Your instructions ▸ List every conjecture named in the text below on the first Hardy–Littlewood conjecture.

Selected excerpt ▸
=====
Unanswered conjecture in number theory

In number theory, the first Hardy–Littlewood conjecture states the asymptotic formula for the number of prime k-tuples less than a given magnitude by generalizing the prime number theorem. It was first proposed by G. H. Hardy and J. E. Littlewood in 1923.

==Statement==
Let $m_1, m_2, \ldots, m_k$ be positive even integers such that the numbers of the sequence $P = (p, p + m_1, p + m_2, \ldots , p + m_k)$ do not form a complete residue class with respect to any prime and let $\pi_{P}(n)$ denote the number of primes $p$ less than $n$ so that $p + m_1, p + m_2, \ldots , p + m_k$ are all prime. Then
$\pi_P(n)\sim C_P\int_2^n \frac{dt}{\log^{k+1}t},$
where
$C_P=2^k \prod_{q \text{ prime,} \atop q \ge 3}\frac{1-\frac{w(q; m_1, m_2, \ldots , m_k)}q}{\left(1-\frac{1}{q}\right)^{k+1}}$
is a product over odd primes and $w(q; m_1, m_2, \ldots , m_k)$ denotes the number of distinct residues of $0, m_1, m_2, \ldots , m_k$ modulo $q$.

The case $k=1$ and $m_1=2$ is related to the twin prime conjecture. Specifically if $\pi_2(n)$ denotes the number of twin primes less than n then
$\pi_2(n)\sim C_2 \int_2^n \frac{dt}{\log^2 t},$

where
$C_2 = 2\prod_{\textstyle{q \text{ prime,}\atop q \ge 3}} \left(1 - \frac{1}{(q-1)^2} \right) \approx 1.320323632\ldots$

is the twin prime constant.

== Skewes' number ==

The Skewes' numbers for prime k-tuples are an extension of the definition of Skewes' number to prime k-tuples based on the first Hardy–Littlewood conjecture. The first prime p that violates the Hardy–Littlewood inequality for the k-tuple P, i.e., such that
$\pi_P(p)>C_P \operatorname {li}_P(p),$
(if such a prime exists) is the Skewes number for P.

== Consequences ==
The conjecture has been shown to be inconsistent with the second Hardy–Littlewood conjecture.

== Generalizations ==
The Bateman–Horn conjecture generalizes the first Hardy–Littlewood conjecture to polynomials of degree higher than 1.
=====
Dataset entries ▸

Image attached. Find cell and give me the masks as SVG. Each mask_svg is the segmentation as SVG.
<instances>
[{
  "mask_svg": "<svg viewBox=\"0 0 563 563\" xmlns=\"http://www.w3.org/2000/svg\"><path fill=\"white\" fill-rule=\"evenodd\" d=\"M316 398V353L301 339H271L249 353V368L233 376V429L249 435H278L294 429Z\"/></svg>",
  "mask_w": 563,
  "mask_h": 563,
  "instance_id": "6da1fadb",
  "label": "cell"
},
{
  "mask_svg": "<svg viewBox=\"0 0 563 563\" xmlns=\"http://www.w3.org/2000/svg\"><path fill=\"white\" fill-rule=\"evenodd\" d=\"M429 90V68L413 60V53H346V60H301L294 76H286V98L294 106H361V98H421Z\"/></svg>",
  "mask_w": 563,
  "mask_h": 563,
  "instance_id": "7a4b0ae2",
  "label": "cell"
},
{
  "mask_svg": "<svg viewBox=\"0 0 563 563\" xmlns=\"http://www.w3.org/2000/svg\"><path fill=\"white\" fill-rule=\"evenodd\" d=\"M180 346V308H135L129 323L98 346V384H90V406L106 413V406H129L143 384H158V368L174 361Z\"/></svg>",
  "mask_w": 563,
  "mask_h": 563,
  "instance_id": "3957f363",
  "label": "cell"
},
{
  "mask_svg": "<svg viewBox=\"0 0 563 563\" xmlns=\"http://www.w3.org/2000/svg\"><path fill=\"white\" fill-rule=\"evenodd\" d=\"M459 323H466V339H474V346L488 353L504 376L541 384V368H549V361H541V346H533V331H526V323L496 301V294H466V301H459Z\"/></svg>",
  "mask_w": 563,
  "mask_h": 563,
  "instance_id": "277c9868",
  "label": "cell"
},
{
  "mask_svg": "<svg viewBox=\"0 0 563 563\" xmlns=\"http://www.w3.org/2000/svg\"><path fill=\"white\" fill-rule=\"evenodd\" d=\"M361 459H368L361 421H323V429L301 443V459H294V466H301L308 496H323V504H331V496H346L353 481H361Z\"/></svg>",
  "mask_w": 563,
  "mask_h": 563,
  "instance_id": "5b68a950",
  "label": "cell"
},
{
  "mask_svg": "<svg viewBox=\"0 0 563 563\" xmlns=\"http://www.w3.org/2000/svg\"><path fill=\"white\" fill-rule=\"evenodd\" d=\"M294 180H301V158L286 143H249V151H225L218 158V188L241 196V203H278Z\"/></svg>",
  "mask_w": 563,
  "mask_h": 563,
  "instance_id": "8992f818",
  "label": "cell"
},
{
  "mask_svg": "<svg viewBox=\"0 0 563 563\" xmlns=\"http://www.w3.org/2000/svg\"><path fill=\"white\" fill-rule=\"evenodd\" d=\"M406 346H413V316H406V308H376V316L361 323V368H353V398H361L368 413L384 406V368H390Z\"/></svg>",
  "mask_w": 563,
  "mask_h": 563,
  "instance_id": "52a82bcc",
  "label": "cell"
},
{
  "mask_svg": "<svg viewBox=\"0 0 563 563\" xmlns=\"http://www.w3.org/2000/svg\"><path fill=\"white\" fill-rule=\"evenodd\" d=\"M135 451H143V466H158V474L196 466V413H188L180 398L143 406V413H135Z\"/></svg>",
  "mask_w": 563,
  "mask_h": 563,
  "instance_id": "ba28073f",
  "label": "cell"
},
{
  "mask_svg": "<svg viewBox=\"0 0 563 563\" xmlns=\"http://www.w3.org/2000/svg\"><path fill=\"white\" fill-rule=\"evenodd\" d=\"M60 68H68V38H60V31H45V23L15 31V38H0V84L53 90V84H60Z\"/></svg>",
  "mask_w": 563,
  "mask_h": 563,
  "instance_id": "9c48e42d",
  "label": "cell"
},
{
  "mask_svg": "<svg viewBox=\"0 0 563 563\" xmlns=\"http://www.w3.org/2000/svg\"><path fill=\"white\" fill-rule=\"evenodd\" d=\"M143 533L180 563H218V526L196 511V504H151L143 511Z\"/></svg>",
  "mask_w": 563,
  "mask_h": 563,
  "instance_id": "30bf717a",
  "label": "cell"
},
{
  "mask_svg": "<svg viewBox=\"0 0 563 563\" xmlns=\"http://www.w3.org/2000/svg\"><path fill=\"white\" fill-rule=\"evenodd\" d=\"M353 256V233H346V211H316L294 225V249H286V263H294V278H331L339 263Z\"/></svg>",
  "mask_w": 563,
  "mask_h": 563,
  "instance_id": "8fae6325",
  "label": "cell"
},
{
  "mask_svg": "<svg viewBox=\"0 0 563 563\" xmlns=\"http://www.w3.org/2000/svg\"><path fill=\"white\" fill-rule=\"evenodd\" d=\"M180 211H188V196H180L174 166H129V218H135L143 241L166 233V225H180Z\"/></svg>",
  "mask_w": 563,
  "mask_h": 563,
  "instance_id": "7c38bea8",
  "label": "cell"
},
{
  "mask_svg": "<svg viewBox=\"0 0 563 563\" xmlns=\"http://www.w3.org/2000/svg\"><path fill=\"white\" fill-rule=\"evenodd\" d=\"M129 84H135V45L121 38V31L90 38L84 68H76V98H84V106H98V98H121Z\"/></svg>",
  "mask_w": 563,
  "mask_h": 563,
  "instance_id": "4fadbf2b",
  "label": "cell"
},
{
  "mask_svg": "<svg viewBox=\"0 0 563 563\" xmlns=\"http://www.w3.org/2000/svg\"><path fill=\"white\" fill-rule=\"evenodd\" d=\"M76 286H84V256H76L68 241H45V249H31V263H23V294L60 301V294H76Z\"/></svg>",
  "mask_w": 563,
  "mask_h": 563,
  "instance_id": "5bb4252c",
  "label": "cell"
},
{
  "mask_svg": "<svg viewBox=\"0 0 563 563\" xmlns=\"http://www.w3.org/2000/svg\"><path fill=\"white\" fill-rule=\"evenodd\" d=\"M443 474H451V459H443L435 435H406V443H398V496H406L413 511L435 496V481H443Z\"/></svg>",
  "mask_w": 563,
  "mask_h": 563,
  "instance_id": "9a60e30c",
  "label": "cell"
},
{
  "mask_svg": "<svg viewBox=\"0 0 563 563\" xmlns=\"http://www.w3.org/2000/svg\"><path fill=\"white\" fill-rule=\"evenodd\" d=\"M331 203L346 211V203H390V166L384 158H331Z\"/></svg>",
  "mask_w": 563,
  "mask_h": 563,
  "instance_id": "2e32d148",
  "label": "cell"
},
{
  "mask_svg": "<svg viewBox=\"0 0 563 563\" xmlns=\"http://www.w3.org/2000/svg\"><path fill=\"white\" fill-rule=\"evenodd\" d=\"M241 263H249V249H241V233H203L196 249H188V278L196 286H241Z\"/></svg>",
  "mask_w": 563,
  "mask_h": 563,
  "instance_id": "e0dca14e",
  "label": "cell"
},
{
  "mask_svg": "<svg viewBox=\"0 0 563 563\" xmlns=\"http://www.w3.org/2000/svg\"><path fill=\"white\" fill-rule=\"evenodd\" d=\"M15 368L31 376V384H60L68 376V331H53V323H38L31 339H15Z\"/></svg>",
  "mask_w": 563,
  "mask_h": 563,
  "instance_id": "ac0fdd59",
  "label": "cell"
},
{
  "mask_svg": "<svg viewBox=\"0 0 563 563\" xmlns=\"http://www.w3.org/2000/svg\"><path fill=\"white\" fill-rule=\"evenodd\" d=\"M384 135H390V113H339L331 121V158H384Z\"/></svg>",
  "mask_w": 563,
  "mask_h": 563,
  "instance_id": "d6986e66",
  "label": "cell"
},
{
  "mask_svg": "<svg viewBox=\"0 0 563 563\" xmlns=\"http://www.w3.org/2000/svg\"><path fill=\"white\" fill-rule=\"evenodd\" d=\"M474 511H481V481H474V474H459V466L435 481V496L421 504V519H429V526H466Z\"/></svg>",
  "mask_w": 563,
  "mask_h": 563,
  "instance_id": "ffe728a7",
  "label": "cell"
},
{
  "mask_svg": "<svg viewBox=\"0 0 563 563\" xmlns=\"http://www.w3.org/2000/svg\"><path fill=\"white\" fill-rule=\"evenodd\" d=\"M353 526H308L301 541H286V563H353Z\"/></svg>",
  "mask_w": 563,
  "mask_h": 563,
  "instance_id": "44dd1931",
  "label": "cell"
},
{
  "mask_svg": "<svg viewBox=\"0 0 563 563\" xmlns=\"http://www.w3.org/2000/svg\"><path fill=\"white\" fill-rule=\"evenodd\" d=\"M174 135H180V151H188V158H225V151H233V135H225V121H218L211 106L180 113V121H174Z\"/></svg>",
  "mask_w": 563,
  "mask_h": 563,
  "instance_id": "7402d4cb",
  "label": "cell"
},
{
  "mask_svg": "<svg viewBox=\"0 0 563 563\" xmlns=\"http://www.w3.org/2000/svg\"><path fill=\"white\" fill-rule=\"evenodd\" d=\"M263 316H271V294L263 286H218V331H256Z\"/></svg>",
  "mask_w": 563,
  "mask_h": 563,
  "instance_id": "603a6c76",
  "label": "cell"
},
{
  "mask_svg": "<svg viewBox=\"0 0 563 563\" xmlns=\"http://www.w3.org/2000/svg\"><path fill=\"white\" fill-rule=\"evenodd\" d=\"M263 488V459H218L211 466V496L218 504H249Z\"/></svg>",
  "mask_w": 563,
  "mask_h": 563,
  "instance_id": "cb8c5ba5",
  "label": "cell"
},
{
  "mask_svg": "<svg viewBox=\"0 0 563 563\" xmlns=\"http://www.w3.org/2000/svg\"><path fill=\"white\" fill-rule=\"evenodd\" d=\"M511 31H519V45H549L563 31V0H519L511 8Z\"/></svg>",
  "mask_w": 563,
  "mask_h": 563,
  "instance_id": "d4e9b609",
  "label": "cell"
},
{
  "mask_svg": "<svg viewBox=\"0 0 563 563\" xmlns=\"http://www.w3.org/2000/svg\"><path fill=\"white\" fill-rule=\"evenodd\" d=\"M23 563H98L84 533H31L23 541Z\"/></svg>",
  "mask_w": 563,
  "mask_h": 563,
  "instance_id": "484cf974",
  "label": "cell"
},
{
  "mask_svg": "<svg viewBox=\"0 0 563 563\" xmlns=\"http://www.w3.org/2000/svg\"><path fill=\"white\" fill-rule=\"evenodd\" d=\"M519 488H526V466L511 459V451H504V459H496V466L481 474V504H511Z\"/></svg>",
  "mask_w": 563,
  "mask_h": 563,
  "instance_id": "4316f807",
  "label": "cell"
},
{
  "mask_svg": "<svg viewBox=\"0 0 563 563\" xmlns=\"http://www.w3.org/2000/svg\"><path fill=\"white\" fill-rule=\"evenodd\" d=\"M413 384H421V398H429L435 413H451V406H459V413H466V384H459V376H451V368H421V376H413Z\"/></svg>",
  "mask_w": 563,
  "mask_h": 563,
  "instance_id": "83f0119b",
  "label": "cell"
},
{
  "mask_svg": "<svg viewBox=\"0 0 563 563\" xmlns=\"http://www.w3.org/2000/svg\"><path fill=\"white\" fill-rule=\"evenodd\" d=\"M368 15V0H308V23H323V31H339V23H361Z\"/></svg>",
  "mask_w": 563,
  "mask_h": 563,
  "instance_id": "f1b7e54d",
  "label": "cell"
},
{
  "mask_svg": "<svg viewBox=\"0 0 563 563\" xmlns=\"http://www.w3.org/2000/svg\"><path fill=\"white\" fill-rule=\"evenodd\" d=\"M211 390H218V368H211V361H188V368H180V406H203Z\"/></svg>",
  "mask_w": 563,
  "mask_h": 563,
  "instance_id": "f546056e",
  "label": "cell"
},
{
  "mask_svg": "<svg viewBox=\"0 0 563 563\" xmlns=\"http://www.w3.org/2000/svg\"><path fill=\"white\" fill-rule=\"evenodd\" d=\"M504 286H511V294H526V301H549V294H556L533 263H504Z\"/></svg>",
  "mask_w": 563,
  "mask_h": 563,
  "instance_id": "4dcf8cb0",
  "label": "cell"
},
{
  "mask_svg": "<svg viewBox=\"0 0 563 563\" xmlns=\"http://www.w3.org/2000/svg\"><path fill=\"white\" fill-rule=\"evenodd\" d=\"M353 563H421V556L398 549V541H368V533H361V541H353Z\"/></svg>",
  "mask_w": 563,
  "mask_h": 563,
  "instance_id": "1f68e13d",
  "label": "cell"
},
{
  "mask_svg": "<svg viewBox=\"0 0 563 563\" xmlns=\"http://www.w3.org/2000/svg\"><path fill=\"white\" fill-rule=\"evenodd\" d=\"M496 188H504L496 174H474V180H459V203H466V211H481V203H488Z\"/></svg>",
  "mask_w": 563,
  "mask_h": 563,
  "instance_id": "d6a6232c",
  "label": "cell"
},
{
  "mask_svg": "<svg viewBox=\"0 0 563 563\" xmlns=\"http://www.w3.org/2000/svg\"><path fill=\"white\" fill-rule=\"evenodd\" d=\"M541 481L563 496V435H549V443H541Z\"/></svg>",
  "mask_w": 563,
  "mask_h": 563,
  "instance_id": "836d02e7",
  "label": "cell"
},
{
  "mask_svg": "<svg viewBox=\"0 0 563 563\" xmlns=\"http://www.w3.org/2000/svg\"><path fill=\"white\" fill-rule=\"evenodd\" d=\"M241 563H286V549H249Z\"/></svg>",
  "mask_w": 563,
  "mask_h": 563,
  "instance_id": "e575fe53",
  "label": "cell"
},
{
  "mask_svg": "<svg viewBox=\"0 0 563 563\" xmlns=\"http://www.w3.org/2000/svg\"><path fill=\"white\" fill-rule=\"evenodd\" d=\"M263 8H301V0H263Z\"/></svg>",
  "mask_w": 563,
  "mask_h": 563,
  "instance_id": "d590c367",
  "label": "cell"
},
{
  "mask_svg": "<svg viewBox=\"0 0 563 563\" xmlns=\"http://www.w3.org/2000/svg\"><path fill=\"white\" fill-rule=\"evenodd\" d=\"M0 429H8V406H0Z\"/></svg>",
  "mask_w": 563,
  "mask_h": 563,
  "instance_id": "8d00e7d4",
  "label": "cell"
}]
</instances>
=====
Reply to the task ▸
- first Hardy–Littlewood conjecture
- twin prime conjecture
- second Hardy–Littlewood conjecture
- Bateman–Horn conjecture